That is only one of the new anecdotes assembled by Moscow journalist Tatyana Pushkaryova in her latest online collection (publizist.ru/blogs/107374/47816/-). Among the best of the rest are the following:
· New polls show that a majority of Russians think that the majority of Russians are idiots.
· Russia is obviously ready for a great leap but whether forward or backward hasn’t been decided.
· No one should be surprised that officials couldn’t hand over Navalny’s body. After all, bodies go missing in Russia all the time.
· Russians are getting stronger: it used to take a car to carry home 2000 rubles worth of groceries.
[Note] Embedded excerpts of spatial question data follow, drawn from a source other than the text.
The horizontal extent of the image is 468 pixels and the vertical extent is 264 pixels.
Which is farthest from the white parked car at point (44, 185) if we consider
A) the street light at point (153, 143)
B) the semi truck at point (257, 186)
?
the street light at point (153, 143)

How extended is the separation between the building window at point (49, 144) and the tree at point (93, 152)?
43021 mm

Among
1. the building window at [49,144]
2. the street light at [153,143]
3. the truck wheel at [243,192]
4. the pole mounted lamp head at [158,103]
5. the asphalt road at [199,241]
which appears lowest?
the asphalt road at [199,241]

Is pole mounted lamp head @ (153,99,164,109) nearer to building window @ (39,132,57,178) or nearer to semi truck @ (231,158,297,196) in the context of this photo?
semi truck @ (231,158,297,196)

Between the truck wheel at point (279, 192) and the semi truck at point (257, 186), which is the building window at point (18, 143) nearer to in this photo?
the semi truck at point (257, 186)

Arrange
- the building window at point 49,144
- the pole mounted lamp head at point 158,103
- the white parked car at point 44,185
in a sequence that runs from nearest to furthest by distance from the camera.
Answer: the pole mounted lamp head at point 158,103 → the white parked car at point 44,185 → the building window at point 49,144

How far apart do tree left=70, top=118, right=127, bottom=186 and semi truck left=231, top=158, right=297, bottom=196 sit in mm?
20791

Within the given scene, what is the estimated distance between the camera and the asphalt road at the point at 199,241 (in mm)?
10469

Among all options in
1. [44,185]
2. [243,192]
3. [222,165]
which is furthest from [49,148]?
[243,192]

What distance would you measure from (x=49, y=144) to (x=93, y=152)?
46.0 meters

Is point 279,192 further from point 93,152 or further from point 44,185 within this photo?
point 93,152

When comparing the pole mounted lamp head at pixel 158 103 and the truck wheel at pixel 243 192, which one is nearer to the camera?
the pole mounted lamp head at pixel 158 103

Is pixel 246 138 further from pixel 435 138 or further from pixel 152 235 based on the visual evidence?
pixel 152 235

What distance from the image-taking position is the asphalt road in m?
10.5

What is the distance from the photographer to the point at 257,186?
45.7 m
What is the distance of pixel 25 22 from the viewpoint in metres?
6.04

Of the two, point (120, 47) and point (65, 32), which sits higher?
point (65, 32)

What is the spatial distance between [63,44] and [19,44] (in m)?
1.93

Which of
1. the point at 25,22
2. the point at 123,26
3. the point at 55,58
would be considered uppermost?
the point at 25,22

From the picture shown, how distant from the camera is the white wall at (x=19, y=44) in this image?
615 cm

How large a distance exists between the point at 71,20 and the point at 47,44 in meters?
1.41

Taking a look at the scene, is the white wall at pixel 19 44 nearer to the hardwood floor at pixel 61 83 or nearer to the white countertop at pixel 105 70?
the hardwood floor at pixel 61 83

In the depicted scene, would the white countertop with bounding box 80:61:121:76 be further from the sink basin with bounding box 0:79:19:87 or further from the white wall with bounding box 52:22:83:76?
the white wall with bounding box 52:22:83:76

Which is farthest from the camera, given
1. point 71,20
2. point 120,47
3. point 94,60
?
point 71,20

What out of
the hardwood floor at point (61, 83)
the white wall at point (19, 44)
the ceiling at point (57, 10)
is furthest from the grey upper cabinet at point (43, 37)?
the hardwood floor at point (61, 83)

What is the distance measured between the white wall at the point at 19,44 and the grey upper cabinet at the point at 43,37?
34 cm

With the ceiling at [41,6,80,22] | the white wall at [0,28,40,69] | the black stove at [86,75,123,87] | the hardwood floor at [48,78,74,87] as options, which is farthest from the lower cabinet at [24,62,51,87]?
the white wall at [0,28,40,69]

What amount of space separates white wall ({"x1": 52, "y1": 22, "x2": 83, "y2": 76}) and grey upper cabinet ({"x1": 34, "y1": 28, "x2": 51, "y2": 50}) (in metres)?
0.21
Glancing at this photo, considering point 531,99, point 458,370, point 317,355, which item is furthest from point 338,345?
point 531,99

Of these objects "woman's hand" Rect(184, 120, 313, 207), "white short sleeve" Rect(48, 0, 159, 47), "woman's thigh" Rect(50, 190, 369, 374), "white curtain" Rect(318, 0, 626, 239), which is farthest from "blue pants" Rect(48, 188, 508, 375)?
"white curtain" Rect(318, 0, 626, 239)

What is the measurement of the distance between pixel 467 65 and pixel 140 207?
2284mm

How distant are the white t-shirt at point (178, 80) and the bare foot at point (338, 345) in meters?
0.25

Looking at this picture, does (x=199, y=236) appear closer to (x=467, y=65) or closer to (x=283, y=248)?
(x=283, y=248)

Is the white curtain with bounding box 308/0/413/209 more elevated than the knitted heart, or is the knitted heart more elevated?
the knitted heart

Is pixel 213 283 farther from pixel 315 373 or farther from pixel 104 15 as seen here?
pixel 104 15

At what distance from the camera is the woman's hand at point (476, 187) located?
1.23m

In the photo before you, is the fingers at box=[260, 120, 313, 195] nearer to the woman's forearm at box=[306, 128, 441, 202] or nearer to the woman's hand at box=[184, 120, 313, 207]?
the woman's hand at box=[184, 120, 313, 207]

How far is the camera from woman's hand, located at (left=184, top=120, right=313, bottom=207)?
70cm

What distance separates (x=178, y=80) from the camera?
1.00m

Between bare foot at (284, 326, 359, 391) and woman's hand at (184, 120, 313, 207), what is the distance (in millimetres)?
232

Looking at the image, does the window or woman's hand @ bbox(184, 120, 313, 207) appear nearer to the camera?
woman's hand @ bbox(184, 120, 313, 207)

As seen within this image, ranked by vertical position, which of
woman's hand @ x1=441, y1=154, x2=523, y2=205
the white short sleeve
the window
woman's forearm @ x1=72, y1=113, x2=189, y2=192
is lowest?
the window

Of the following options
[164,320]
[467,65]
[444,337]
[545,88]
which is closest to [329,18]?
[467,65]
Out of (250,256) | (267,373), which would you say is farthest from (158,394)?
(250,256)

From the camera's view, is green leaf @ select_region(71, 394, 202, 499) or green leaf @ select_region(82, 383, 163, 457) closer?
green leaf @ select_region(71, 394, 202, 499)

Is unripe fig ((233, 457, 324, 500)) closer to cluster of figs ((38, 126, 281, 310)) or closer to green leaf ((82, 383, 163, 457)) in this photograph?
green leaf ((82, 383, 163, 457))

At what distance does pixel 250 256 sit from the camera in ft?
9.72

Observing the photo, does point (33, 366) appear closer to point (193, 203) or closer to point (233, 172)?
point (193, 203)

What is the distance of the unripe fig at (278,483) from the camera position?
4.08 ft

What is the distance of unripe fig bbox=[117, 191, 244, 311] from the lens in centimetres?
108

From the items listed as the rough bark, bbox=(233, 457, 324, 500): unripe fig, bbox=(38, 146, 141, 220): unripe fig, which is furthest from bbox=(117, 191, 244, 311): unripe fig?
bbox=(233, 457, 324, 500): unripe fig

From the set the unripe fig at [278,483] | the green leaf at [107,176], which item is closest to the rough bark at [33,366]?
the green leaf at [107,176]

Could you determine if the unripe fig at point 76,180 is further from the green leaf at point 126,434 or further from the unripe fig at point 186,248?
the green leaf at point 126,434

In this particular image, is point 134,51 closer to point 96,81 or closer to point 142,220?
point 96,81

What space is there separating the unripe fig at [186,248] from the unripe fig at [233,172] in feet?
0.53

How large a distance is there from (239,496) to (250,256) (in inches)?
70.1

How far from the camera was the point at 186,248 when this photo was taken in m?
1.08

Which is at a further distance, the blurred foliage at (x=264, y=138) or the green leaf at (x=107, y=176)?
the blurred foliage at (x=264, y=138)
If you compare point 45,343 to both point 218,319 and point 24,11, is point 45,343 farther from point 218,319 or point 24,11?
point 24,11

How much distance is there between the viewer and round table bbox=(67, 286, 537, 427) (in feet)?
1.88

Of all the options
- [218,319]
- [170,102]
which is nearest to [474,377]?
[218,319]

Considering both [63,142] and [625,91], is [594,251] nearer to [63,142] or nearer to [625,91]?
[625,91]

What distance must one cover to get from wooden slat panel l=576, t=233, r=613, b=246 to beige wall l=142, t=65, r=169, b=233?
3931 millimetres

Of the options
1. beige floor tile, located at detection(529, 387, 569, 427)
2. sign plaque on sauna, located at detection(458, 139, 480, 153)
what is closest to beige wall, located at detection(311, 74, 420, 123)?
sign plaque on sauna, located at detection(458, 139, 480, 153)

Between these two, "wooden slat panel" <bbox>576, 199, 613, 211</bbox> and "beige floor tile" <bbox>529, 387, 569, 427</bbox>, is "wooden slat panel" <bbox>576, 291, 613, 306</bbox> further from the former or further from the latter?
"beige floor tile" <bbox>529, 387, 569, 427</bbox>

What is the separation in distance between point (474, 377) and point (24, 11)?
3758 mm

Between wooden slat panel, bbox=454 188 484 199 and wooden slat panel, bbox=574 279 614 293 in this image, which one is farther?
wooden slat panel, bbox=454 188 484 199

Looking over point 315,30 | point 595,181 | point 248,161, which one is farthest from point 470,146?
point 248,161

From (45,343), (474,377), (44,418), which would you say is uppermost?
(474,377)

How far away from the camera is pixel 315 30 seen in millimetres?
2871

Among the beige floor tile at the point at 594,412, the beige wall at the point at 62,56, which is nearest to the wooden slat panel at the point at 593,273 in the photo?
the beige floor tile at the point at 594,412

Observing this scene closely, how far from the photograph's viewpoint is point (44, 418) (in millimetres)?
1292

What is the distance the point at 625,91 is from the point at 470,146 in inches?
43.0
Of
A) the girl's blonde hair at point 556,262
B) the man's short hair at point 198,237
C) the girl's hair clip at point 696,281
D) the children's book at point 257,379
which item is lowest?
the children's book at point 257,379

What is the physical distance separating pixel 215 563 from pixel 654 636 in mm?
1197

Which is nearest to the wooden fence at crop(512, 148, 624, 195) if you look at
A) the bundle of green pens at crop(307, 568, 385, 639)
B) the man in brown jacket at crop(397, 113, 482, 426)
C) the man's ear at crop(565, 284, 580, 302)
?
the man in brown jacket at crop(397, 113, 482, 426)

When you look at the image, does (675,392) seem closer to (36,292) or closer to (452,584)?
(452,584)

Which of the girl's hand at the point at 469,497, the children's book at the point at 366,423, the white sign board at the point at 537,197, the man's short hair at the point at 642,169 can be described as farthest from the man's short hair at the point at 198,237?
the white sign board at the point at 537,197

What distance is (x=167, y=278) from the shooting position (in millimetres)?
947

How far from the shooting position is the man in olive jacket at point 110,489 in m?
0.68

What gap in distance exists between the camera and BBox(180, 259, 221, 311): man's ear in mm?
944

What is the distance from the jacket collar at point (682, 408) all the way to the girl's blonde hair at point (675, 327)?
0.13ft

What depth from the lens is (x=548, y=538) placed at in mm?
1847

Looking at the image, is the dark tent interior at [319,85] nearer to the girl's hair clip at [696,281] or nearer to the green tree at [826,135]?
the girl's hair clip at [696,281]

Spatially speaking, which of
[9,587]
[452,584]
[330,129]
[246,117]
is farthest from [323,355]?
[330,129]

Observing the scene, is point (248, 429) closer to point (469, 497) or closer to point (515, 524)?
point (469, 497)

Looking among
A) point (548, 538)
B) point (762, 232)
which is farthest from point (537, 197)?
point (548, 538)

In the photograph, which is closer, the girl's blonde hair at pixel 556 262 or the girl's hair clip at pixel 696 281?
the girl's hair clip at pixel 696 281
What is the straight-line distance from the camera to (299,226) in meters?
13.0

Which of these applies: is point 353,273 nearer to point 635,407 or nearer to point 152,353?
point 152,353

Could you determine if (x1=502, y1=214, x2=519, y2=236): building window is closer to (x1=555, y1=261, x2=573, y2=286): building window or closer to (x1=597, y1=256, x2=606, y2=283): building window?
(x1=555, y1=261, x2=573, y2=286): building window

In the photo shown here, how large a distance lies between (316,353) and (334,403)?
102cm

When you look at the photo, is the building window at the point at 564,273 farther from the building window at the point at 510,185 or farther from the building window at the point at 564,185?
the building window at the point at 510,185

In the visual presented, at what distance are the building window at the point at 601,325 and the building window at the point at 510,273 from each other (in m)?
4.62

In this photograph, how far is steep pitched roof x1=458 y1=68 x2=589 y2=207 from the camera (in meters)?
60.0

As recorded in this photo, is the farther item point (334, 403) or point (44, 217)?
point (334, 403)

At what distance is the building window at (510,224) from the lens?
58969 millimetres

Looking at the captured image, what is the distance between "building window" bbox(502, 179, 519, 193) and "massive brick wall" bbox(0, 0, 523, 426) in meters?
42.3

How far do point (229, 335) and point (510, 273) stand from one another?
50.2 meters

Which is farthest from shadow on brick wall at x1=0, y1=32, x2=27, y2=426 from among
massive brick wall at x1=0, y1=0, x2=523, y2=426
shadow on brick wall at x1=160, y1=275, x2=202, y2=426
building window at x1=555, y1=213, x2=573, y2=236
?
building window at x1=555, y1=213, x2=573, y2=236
Now, an individual Russian can carry the same amount in one hand.
· Those who compare Brezhnev’s era with Putin’s are right about many things but they forget that there is a big difference between the stagnation of the first and the constipation of the second.
· If Western intelligence services were behind Navalny’s death, why haven’t there been any resignations from the FSIN and FSB of those who failed to block enemy agents from killing the opposition figure and wounding the Kremlin.
· Now that Moscow won’t let there be a funeral service for Navalny, what’s next? Will the powers that be ban any mention of his name? the use of the letter N? or some other way?
· Somehow people before the Internet were able to survive. Some even wrote the Moonlight Sonata, Yevgeny Onegin and War and Peace.
· Just because you ignore the decay going on around you doesn’t mean that it is ignoring you.